Document understanding for the purpose of assessing the relevance of a document or passage to a query based only on the document content appears to be a familiar goal for information retrieval community, however, this problem has remained largely intractable, despite repeated attacks over many years. This is while people are able to assess the relevance quite well, though unfamiliar topics and complex documents can defeat them. This assessment may require the ability to understand language, images, document structure, videos, audio, and functional elements. In turn, understanding of these elements is built on background information about the world, such as human behavior patterns, and even more fundamental truths such as the existence of time, space, and people. All this comes naturally to people, but not to computers!
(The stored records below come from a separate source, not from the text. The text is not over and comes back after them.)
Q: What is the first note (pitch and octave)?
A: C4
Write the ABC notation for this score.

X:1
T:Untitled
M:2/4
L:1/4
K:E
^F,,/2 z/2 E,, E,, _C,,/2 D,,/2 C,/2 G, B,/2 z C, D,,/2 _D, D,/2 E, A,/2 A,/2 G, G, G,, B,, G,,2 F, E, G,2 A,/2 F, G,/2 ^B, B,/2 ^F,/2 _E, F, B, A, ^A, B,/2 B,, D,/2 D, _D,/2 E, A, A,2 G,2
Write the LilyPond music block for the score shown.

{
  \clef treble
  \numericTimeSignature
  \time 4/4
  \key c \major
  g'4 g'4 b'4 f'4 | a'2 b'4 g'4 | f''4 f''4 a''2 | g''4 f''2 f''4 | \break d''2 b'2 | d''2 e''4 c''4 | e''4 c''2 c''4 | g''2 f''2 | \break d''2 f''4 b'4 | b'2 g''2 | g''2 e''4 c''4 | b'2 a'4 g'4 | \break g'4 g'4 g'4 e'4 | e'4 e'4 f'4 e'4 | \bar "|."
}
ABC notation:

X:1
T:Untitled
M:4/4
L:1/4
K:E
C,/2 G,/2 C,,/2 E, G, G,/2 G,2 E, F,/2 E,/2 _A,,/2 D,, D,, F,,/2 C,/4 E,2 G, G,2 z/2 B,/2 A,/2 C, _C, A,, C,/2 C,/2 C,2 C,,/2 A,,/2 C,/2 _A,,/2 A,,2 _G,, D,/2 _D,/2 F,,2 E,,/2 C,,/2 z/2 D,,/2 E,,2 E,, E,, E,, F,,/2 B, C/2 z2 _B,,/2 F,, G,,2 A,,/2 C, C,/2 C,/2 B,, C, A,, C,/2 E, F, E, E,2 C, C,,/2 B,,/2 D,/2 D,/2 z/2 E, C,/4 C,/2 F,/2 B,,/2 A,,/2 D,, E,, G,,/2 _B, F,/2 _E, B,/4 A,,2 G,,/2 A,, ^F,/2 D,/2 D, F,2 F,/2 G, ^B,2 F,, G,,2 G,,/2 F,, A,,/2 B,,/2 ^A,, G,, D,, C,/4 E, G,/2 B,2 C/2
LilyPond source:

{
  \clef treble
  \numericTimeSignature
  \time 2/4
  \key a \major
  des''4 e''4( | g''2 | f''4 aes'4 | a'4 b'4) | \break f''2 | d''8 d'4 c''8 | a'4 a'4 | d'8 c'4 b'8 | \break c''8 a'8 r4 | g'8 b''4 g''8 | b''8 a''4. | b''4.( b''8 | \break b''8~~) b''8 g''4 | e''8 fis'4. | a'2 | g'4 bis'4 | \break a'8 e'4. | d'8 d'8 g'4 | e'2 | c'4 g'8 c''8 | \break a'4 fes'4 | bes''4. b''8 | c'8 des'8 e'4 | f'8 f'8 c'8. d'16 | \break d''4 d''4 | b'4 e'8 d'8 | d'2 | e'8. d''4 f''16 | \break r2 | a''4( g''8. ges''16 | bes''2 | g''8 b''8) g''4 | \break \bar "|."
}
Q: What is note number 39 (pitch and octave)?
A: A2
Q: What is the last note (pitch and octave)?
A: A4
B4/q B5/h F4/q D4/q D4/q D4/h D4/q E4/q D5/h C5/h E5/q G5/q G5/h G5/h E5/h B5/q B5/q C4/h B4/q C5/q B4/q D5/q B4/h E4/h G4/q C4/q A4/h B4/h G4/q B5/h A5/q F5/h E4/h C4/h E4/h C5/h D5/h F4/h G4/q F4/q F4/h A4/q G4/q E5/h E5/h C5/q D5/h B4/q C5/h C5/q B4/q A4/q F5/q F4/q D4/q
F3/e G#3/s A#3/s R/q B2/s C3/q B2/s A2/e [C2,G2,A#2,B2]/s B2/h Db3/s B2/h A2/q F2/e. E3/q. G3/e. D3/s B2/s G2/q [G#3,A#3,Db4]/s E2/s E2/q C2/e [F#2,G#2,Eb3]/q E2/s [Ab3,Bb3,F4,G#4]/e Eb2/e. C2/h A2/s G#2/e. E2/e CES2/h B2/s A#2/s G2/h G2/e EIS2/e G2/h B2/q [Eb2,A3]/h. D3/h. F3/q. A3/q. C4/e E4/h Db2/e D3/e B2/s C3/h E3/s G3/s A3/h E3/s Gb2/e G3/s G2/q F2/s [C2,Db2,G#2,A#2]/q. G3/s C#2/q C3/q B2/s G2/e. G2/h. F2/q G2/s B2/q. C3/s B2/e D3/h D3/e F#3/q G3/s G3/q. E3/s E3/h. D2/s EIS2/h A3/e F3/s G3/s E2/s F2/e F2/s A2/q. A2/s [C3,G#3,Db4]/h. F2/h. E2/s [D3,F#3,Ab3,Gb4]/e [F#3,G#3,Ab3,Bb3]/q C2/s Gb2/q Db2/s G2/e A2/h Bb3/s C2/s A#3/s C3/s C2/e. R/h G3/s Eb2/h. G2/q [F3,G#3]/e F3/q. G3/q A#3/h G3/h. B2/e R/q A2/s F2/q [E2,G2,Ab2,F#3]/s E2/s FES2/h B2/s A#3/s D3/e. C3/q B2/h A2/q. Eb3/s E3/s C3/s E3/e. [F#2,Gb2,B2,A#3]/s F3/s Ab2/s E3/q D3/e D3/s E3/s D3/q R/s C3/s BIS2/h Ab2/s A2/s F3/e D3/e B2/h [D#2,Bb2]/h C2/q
Recently, large-scale machine learning has altered the landscape. Deep learning has greatly advanced machine understanding of images and language. Since document and query understanding incorporate these elements, deep learning can hold great promise. But it comes with a drawback: general purpose representations (like CNNs for images) have proved somewhat elusive for text. In particular, embeddings act as a distributed representation not just of semantic information but also application-specific learnings, which are hard to transfer. In short, conditions seem right for a renewed attempt on the fundamental document understanding problem.
What is document understanding?
In order to think about the way we can approach this problem, I think we should first answer some questions: Can we understand documents? What is "understanding"? Getting at the true meaning of a document? Okay, but then what is "meaning"? How do we even approach such an ill-defined goal?